The fund cited a contracting of the globally interconnected automobile industry, where purchases of cars across the world declined 3 per cent, as a result of tapering demand in China impacted by expiring tax incentives, and companies in the eurozone increasingly complying with emissions standards.

As a result of uncertainty related to escalating US-China trade tensions, business confidence has ebbed, with manufacturing firms becoming more cautious about long-term spending and cutting back on equipment and machinery purchases. Consequently, trade volume growth globally in the first half of 2019 reached 1 per cent, the weakest level since 2012.

Brexit uncertainty continues to hold back investment in the UK, the world’s sixth largest economy, which is projected to grow 1.2 per cent in 2019 from 1.4 per cent last year, according to the fund. Exports have weakened and the pound has depreciated 4 per cent because of concern over a no-deal Brexit.
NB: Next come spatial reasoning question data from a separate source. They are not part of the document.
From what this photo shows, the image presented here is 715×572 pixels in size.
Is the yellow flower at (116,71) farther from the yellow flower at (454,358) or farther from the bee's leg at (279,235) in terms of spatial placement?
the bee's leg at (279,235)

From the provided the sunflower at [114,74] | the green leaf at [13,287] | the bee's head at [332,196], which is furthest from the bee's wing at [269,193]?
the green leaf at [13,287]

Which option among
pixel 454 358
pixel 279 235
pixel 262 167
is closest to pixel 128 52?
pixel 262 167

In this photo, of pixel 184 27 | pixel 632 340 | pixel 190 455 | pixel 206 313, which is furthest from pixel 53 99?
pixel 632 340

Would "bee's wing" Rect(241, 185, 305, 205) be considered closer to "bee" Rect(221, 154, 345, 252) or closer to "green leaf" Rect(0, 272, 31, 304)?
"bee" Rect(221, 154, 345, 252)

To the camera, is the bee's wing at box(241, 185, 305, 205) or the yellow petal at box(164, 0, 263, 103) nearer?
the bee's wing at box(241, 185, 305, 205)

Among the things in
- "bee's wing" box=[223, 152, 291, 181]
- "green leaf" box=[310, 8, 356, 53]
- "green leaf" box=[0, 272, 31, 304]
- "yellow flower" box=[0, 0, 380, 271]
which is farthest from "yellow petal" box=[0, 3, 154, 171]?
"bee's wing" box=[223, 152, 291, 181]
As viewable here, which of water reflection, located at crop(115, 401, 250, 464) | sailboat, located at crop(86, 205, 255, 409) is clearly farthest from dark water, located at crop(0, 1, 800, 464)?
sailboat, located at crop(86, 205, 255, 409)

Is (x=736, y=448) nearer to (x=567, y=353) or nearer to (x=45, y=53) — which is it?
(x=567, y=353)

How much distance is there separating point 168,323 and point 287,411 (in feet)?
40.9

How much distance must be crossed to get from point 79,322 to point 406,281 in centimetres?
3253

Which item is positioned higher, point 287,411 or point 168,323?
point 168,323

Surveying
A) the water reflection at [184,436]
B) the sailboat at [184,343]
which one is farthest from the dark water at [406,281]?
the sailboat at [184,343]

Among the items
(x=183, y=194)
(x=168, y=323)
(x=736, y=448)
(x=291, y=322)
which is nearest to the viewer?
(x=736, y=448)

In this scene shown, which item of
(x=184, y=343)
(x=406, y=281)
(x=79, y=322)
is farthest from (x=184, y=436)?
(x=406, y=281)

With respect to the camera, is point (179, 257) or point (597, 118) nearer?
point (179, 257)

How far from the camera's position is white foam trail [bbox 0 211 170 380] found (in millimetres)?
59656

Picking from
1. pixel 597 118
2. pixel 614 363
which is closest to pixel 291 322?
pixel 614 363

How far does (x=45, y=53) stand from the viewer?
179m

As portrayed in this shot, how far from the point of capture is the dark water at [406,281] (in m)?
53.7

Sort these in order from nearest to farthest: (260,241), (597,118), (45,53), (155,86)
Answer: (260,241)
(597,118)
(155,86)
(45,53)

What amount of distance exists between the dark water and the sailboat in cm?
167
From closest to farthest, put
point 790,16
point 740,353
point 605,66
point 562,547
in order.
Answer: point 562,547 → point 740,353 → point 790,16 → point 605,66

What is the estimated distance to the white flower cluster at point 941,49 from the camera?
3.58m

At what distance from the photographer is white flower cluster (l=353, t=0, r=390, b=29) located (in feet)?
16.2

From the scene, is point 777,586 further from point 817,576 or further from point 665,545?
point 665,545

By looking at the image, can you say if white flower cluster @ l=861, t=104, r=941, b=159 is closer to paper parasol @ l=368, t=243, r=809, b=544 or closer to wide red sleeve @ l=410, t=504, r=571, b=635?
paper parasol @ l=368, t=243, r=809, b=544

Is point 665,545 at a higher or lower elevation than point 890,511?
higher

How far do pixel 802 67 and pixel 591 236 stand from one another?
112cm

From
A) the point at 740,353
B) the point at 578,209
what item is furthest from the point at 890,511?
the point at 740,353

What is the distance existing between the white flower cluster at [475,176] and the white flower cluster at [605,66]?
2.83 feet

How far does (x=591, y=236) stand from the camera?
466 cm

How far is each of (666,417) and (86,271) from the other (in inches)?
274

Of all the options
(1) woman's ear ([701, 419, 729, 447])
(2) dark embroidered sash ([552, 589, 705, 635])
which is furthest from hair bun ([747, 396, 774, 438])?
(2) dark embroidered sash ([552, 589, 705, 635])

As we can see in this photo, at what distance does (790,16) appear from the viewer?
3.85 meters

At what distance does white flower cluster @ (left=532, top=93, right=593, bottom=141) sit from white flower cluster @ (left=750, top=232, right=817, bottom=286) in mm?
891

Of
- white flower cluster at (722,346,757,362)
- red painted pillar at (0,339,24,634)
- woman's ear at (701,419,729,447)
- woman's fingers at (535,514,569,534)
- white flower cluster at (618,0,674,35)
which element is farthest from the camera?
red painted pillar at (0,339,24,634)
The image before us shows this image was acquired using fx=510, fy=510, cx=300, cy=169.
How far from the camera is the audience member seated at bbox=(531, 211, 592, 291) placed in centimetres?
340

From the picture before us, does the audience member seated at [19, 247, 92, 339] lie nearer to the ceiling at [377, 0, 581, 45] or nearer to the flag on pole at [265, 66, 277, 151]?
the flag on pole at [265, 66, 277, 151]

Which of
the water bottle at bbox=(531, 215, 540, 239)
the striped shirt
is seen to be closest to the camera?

The euro area is forecast to grow 1.2 per cent this year, down from 1.9 per cent in 2018.

These forecasts are based on an assumption that a Brexit deal will be agreed and Britain's transition out of the Union will be smooth.

“In the absence of that, if there were to be no agreement, no-deal Brexit, that would reduce UK GDP by 3 per cent over the longer term", Ms Gopinath said.

In the medium term, it would reduce UK GDP by 3 to 5 per cent "depending on how disruptive it is," she said.

The economies of the Middle East and Central Asia will grow 0.9 per cent this year, rising to 2.9 per cent in 2020. The forecast is 0.9 and 0.4 percentage points lower, respectively, than a forecast given for the region in April. The downward growth revision of the region is largely because of the impact of US sanctions on Iran’s economy which has crimped output. Iran's economy is set to contract 9.5 per cent this year after shrinking 4.8 per cent in 2018. Inflation in Iran is projected to rise to about 36 per cent this year the fund said, from 30.5 per cent last year.

Saudi Arabia’s economy, the Arab world’s largest, is projected to grow 0.2 per cent in 2019, according to the Washington-based lender. The fund assumes that the average price of oil is an average of $61.78 a barrel in 2019 and $57.94 a barrel in 2020.

A recovery in the global economy “unlike the synchronised slowdown … is not broad based and is precarious,” Ms Gopinath said.

While monetary easing by central banks has supported growth, she cautioned against an environment that allows financial risks to build.

“With interest rates expected to be low for long, there is a significant risk of financial vulnerabilities growing, which makes effective macroprudential regulation imperative,” she said. “Countries should simultaneously undertake structural reforms to raise productivity, resilience, and equity… At 3 per cent growth, there is no room for policy mistakes and an urgent need for policymakers to cooperatively deescalate trade and geopolitical tensions”.